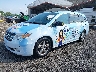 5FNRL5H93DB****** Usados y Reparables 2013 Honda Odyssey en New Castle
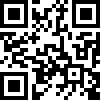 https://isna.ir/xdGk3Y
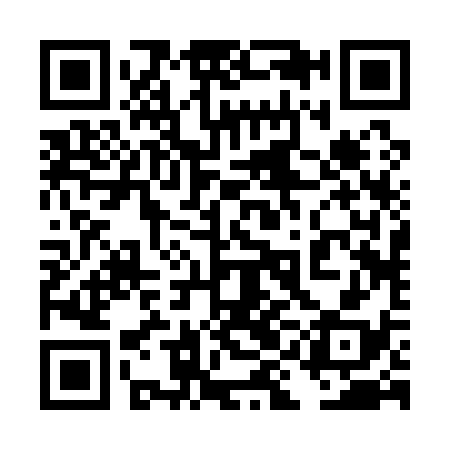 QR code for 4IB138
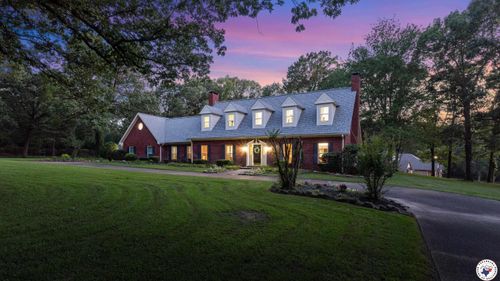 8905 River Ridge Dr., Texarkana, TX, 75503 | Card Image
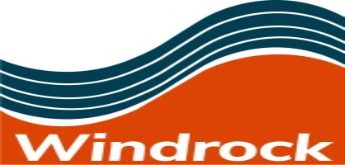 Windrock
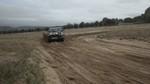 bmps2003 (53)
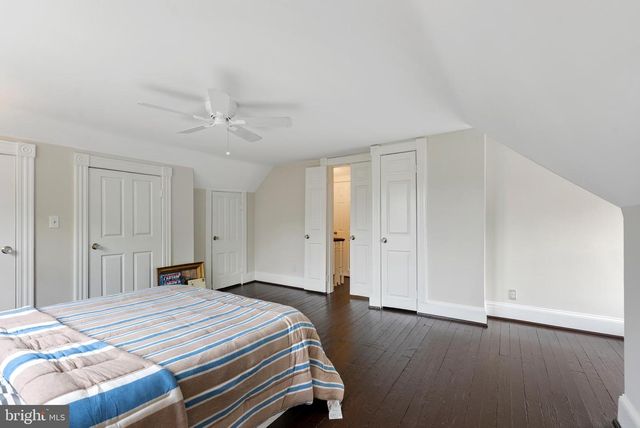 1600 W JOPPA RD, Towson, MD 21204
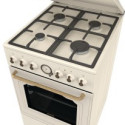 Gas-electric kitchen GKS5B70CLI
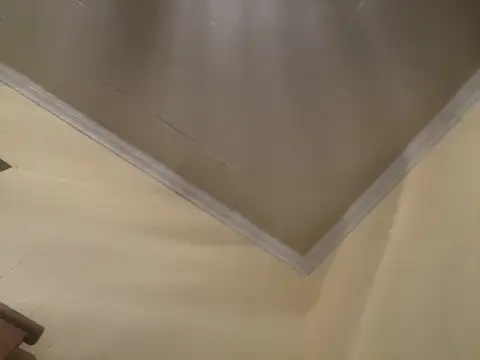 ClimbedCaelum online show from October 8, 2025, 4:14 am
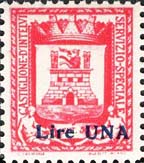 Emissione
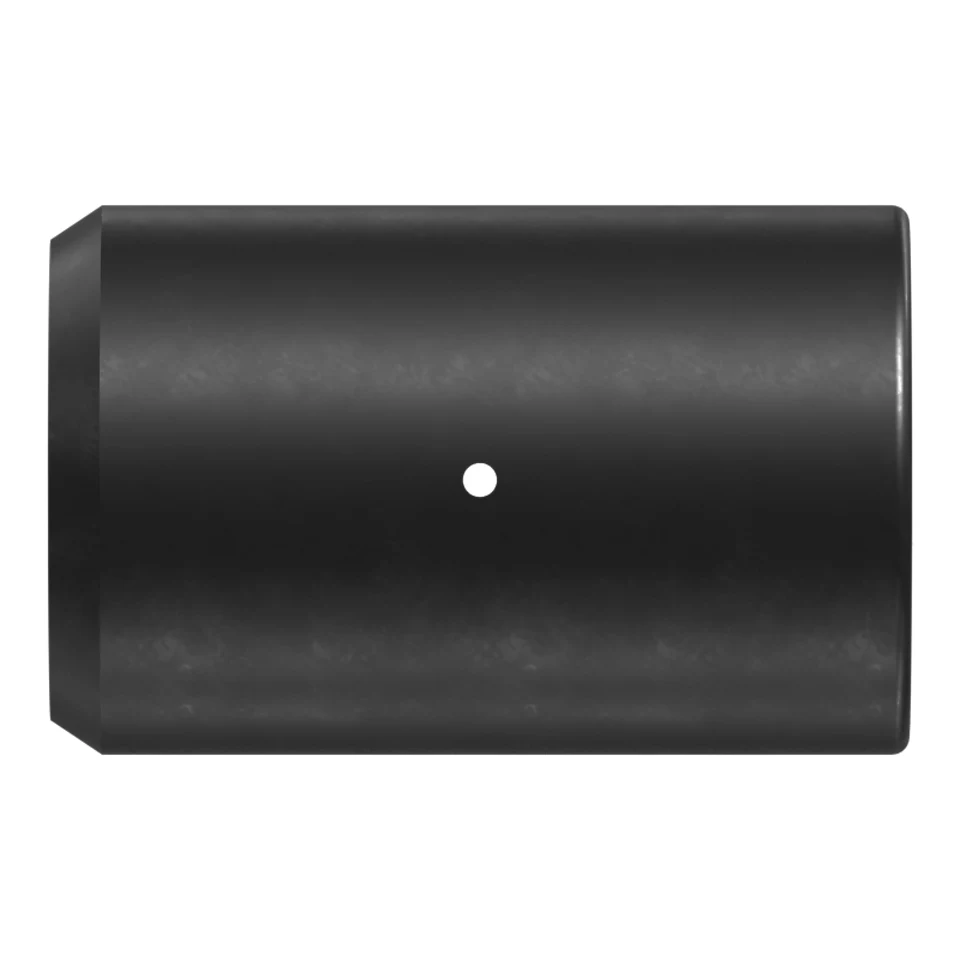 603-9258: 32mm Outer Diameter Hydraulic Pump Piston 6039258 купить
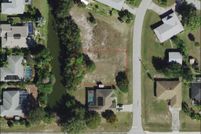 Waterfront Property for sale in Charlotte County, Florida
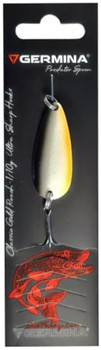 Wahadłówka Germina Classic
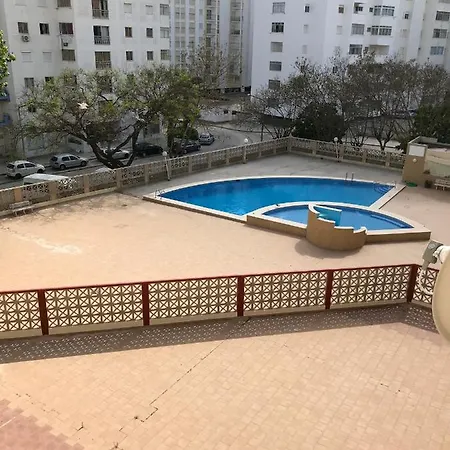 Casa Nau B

****************************************

Leave out the pictures and return, exactly as written, only the lines from the line with "ClimbedCaelum online show" through the end of the records above.

Reply to the exercise -
 ClimbedCaelum online show from October 8, 2025, 4:14 am
 Emissione
 603-9258: 32mm Outer Diameter Hydraulic Pump Piston 6039258 купить
 Waterfront Property for sale in Charlotte County, Florida
 Wahadłówka Germina Classic
 Casa Nau B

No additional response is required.